Nos dois romances aqui analisados, essa cisão torna-se central. Em La vie heureuse, a crise conjugal não nasce de um conflito visível, mas de um esgotamento interno. Os protagonistas procuram uma nova vida não porque o amor tenha falhado de forma trágica, mas porque eles próprios se tornaram irreconhecíveis dentro da vida que escolheram. Separar-se do outro é, em última instância, uma tentativa de separar-se de si mesmo — da versão de si que foi criada para sustentar aquele vínculo.

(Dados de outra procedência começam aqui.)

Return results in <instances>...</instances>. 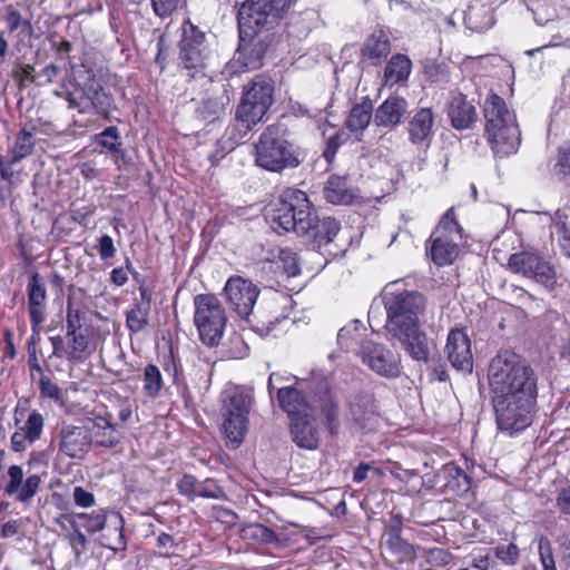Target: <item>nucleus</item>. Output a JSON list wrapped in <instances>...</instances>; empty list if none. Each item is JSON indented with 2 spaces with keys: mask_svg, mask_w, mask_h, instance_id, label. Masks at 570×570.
Segmentation results:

Já em Sobre o Cálculo do Volume I, a protagonista de Balle literaliza esse hiato identitário: o tempo deixa de correr, o mundo repete-se, mas ela continua a tentar habitar o seu lugar, mesmo quando tudo se esvazia. E é nessa tentativa de manter a aparência da normalidade que se revela o abismo. Ela já não partilha o tempo com ninguém, nem sequer com o marido. Está sozinha num presente eterno, forçada a continuar a ser quem é, mesmo quando tudo nela já pede transformação. É talvez a metáfora mais clara da vida conjugal que já não se renova: um amor que envelhece sem nós, enquanto permanecemos presos à mesma versão de quem fomos no início.

Este desejo de ser outro é antigo, mas a nossa época tornou-o crónico. Kierkegaard descrevia o desespero como a recusa ou a impossibilidade de reconciliar-se com o próprio eu, de ser si mesmo sem fuga, e sem orgulho. Montaigne escrevia para multiplicar os seus eus, para manter-se em trânsito. E Elena Ferrante, nas suas narradoras, exprime o mesmo impulso: não é o mundo que precisa de mudar, sou eu que já não me sirvo para esta vida.

A dissociação não é, portanto, patológica. É uma tentativa de reinvenção. E o desejo de mudar não é apenas capricho: é a expressão de uma consciência que já não se reconhece no papel que desempenha. Nos livros, como nas canções analisadas anteriormente, esse gesto surge como o novo drama silencioso da intimidade: o outro deixa de ser o problema, e passa a ser o espelho do nosso cansaço de nós próprios.

Talvez seja esse o verdadeiro fim do amor: não quando deixamos de amar o outro, mas quando já não conseguimos suportar a pessoa que somos ao lado desse outro.